### TASK
The line containing "category: duikercommongrey" marks the start; repeat it and every following line exactly through the end of the entries.

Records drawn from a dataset
....................

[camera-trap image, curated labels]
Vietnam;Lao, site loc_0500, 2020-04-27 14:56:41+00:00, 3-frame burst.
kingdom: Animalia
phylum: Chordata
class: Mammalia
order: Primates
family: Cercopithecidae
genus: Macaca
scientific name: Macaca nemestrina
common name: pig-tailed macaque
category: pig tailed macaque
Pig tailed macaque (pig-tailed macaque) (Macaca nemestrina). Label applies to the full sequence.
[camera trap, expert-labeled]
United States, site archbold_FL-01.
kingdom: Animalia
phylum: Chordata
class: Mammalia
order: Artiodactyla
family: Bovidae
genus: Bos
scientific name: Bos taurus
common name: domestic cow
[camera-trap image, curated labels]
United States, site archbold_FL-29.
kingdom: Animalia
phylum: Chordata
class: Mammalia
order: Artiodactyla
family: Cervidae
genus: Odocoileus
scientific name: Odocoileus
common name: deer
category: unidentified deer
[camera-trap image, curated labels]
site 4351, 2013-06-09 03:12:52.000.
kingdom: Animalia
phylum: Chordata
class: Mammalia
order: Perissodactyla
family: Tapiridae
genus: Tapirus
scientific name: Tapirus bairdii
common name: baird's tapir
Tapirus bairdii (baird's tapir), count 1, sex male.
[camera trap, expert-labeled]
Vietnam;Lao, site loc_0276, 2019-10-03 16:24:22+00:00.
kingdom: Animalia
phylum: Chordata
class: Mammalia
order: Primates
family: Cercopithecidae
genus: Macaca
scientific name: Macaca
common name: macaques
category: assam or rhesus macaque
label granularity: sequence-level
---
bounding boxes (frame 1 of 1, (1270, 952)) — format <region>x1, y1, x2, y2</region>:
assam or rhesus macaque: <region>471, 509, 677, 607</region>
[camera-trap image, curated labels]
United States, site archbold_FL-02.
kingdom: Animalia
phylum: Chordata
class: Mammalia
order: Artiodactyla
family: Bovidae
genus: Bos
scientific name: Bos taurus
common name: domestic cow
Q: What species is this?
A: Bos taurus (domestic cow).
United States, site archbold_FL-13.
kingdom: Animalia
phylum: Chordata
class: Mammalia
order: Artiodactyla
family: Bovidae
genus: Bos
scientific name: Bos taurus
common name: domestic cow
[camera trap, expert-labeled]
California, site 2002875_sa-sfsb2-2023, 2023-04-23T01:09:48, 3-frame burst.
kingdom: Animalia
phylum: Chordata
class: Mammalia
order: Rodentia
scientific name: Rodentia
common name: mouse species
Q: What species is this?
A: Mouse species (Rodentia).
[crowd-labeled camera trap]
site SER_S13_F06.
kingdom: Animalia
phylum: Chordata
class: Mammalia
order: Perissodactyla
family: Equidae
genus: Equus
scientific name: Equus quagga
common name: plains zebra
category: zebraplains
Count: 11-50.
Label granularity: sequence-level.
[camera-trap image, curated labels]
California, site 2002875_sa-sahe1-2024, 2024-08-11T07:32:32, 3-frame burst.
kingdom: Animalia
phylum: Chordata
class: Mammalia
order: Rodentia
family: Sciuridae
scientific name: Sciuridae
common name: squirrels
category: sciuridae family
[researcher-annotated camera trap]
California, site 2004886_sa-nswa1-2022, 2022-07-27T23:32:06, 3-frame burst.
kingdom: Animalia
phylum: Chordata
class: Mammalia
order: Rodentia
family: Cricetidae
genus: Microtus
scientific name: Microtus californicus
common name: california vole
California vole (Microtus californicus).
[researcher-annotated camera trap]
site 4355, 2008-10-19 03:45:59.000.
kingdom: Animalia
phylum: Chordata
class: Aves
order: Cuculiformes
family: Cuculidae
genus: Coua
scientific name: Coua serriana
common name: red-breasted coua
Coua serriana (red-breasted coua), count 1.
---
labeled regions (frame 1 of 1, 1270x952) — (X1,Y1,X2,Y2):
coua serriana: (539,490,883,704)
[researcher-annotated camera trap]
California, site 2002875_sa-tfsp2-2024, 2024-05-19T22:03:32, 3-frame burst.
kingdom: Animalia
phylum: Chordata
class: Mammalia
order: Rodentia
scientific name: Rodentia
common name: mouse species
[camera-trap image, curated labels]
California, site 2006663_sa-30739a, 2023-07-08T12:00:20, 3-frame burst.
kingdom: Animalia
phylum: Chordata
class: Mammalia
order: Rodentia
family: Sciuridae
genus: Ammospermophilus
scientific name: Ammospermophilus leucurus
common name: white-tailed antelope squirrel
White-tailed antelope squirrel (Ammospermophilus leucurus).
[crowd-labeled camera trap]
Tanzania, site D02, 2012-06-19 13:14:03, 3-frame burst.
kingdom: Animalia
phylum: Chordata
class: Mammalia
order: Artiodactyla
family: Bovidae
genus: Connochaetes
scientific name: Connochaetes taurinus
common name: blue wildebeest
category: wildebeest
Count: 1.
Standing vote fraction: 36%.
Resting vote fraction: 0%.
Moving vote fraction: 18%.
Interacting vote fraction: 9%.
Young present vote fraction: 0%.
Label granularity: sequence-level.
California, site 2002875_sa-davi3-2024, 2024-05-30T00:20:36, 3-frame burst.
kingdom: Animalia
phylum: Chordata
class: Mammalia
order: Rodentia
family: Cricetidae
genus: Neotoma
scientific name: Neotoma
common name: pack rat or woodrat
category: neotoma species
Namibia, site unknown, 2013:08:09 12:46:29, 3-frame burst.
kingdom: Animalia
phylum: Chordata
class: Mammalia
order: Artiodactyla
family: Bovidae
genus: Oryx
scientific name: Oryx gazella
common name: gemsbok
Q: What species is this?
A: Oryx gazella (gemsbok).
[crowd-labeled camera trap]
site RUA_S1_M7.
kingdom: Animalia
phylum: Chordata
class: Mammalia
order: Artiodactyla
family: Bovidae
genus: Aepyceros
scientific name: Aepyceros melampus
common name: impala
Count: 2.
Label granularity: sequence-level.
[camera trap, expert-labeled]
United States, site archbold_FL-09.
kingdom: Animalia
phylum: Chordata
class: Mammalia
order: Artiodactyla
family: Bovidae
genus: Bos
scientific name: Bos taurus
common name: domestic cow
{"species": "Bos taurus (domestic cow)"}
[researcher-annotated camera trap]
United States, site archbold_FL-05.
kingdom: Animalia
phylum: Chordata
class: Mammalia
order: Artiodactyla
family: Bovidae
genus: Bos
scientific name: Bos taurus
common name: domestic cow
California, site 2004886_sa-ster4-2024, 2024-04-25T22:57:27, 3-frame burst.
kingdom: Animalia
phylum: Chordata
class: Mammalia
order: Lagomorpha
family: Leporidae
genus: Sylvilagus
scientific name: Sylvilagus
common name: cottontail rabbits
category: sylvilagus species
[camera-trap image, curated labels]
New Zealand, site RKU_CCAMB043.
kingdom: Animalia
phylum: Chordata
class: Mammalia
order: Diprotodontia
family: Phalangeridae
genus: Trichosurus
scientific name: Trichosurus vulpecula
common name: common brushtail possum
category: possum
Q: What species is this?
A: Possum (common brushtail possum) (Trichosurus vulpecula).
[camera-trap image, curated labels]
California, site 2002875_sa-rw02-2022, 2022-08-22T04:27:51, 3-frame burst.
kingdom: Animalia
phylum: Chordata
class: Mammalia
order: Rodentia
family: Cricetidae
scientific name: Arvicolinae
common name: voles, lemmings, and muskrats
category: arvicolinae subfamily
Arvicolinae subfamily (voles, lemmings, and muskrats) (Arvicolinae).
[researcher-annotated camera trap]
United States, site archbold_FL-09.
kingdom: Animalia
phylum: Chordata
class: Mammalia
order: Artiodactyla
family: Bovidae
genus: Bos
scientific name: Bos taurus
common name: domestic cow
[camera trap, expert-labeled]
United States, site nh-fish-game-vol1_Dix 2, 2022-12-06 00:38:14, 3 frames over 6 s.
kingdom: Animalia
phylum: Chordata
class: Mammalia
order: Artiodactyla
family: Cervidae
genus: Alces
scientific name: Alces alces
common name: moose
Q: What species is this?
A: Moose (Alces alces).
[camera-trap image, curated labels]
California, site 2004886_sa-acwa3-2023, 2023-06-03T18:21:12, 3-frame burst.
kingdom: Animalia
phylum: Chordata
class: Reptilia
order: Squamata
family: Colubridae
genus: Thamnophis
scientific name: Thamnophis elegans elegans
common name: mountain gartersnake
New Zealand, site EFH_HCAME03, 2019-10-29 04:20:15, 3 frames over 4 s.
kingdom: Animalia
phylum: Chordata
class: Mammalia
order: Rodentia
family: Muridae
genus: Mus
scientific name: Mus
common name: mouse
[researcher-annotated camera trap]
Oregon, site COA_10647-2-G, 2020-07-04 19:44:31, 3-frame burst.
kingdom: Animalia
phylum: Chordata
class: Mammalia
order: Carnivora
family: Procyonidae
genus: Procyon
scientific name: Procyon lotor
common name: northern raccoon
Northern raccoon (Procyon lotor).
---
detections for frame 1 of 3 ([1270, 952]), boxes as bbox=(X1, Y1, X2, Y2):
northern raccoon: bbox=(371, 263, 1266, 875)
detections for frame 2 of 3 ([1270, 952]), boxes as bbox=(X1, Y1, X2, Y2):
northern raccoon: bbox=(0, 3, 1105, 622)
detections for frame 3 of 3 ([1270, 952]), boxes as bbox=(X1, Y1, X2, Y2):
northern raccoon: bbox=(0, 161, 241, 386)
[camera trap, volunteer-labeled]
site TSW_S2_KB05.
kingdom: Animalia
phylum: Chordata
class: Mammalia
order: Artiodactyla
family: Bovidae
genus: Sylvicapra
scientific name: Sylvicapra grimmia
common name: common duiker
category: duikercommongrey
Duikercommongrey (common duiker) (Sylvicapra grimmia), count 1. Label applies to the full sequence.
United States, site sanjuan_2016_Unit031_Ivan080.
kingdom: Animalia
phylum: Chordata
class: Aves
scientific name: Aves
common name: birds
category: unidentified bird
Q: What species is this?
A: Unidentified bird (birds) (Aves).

....................

### ANSWER BOX
category: duikercommongrey
Duikercommongrey (common duiker) (Sylvicapra grimmia), count 1. Label applies to the full sequence.
United States, site sanjuan_2016_Unit031_Ivan080.
kingdom: Animalia
phylum: Chordata
class: Aves
scientific name: Aves
common name: birds
category: unidentified bird
Q: What species is this?
A: Unidentified bird (birds) (Aves).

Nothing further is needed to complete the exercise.